Aim of the exercise: Transcribe the passage on legal AI word for word, between "In two recent" and "its own AI.", inclusive.

Excerpted text:
-.-.-
In two recent episodes of the podcast I host, Technically Legal, the issue of whether the legal industry needs its own specialized or “purpose-driven” artificial intelligence has come up. Both guests on those episodes believe that legal does, in fact, need its own AI.
Cecilia Ziniti, Co-founder and CEO of GC.ai, says that without specialized legal training, in its current incarnation, AI becomes “dopey.” In the interview, Cecilia pointed out that while lawyers use ChatGPT, they need something more. Her issue with generalized AI tools is their “fatal flaws,” such as the inability to accurately cite specific sources or correctly manipulate document clauses.
In its current state, she compares general AI to a “dopey” intern and emphasizes that legal work isn’t just generating text; it is also about analyzing risk through the use of specific workflows and maintaining attorney-client privilege. She notes that general AI tools may not offer attorney-client privilege protections or a specific UI (user interface) lawyers need.
-.-.-
Extracted information:
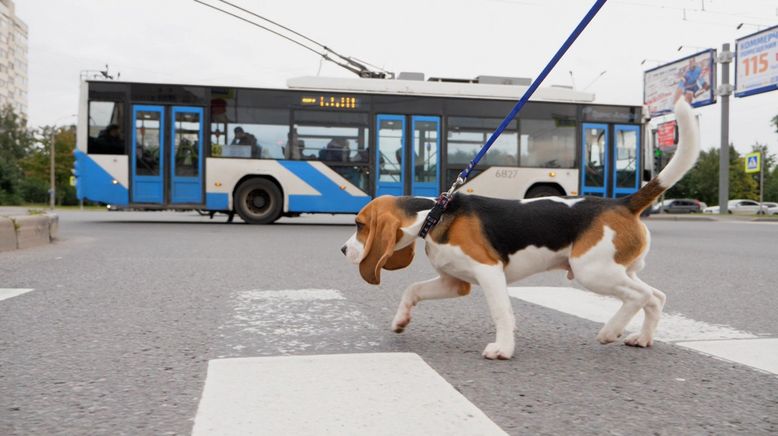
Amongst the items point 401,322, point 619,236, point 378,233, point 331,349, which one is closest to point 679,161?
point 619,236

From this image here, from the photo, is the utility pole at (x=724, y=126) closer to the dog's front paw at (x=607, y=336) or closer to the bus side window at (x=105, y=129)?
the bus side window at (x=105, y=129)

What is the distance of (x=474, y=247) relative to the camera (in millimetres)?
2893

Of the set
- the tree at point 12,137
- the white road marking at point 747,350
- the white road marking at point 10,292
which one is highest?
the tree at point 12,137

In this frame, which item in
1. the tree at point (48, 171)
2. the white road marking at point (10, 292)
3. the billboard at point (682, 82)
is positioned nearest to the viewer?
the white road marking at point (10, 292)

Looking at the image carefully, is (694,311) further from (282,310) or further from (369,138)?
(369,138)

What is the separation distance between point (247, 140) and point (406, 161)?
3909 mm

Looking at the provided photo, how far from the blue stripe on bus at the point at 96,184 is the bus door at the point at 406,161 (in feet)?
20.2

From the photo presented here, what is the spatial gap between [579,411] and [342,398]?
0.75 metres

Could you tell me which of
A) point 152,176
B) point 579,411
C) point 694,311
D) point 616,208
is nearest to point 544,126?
-.-.-
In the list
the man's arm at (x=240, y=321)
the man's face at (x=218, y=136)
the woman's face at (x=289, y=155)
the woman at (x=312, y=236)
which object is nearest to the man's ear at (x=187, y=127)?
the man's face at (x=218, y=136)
-.-.-
Reply to the task:
In two recent episodes of the podcast I host, Technically Legal, the issue of whether the legal industry needs its own specialized or “purpose-driven” artificial intelligence has come up. Both guests on those episodes believe that legal does, in fact, need its own AI.